## Problem statement
Nothing but the entries, copied exactly, should appear in the response.

## Recorded information
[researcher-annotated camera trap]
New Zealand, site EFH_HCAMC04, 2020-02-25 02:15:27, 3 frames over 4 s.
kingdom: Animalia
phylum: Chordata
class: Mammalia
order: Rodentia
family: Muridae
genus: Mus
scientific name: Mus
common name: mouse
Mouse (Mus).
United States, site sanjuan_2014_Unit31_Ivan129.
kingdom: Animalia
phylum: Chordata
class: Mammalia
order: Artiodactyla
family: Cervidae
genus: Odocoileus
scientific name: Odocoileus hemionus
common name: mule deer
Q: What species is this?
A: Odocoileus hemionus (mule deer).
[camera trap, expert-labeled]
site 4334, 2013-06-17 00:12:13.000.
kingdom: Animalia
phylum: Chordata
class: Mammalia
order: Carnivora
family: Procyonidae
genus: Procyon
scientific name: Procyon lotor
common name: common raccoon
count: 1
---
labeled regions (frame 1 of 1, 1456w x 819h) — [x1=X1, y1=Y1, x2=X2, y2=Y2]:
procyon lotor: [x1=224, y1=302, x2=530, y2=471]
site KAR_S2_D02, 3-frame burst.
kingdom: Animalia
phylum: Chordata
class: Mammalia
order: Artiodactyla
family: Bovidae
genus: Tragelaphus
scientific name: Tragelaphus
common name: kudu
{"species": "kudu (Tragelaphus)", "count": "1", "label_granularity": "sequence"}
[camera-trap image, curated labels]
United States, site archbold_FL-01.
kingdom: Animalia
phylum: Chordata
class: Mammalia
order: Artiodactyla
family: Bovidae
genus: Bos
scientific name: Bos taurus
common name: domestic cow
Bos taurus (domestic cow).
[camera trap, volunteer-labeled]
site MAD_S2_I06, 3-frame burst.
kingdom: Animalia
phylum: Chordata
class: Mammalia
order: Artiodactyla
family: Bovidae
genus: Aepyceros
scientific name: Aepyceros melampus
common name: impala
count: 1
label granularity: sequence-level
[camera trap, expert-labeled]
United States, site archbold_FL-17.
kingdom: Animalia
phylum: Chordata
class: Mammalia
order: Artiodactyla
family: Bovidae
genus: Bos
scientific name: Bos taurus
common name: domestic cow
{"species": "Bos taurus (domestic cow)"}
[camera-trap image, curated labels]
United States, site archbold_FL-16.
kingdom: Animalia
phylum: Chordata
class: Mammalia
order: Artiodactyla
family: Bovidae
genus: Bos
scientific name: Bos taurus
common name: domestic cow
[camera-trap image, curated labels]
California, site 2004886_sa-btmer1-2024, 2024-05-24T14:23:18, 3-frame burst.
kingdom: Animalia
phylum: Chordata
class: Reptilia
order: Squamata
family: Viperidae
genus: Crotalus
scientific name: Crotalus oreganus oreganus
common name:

## Written response
[researcher-annotated camera trap]
New Zealand, site EFH_HCAMC04, 2020-02-25 02:15:27, 3 frames over 4 s.
kingdom: Animalia
phylum: Chordata
class: Mammalia
order: Rodentia
family: Muridae
genus: Mus
scientific name: Mus
common name: mouse
Mouse (Mus).
United States, site sanjuan_2014_Unit31_Ivan129.
kingdom: Animalia
phylum: Chordata
class: Mammalia
order: Artiodactyla
family: Cervidae
genus: Odocoileus
scientific name: Odocoileus hemionus
common name: mule deer
Q: What species is this?
A: Odocoileus hemionus (mule deer).
[camera trap, expert-labeled]
site 4334, 2013-06-17 00:12:13.000.
kingdom: Animalia
phylum: Chordata
class: Mammalia
order: Carnivora
family: Procyonidae
genus: Procyon
scientific name: Procyon lotor
common name: common raccoon
count: 1
---
labeled regions (frame 1 of 1, 1456w x 819h) — [x1=X1, y1=Y1, x2=X2, y2=Y2]:
procyon lotor: [x1=224, y1=302, x2=530, y2=471]
site KAR_S2_D02, 3-frame burst.
kingdom: Animalia
phylum: Chordata
class: Mammalia
order: Artiodactyla
family: Bovidae
genus: Tragelaphus
scientific name: Tragelaphus
common name: kudu
{"species": "kudu (Tragelaphus)", "count": "1", "label_granularity": "sequence"}
[camera-trap image, curated labels]
United States, site archbold_FL-01.
kingdom: Animalia
phylum: Chordata
class: Mammalia
order: Artiodactyla
family: Bovidae
genus: Bos
scientific name: Bos taurus
common name: domestic cow
Bos taurus (domestic cow).
[camera trap, volunteer-labeled]
site MAD_S2_I06, 3-frame burst.
kingdom: Animalia
phylum: Chordata
class: Mammalia
order: Artiodactyla
family: Bovidae
genus: Aepyceros
scientific name: Aepyceros melampus
common name: impala
count: 1
label granularity: sequence-level
[camera trap, expert-labeled]
United States, site archbold_FL-17.
kingdom: Animalia
phylum: Chordata
class: Mammalia
order: Artiodactyla
family: Bovidae
genus: Bos
scientific name: Bos taurus
common name: domestic cow
{"species": "Bos taurus (domestic cow)"}
[camera-trap image, curated labels]
United States, site archbold_FL-16.
kingdom: Animalia
phylum: Chordata
class: Mammalia
order: Artiodactyla
family: Bovidae
genus: Bos
scientific name: Bos taurus
common name: domestic cow
[camera-trap image, curated labels]
California, site 2004886_sa-btmer1-2024, 2024-05-24T14:23:18, 3-frame burst.
kingdom: Animalia
phylum: Chordata
class: Reptilia
order: Squamata
family: Viperidae
genus: Crotalus
scientific name: Crotalus oreganus oreganus
common name:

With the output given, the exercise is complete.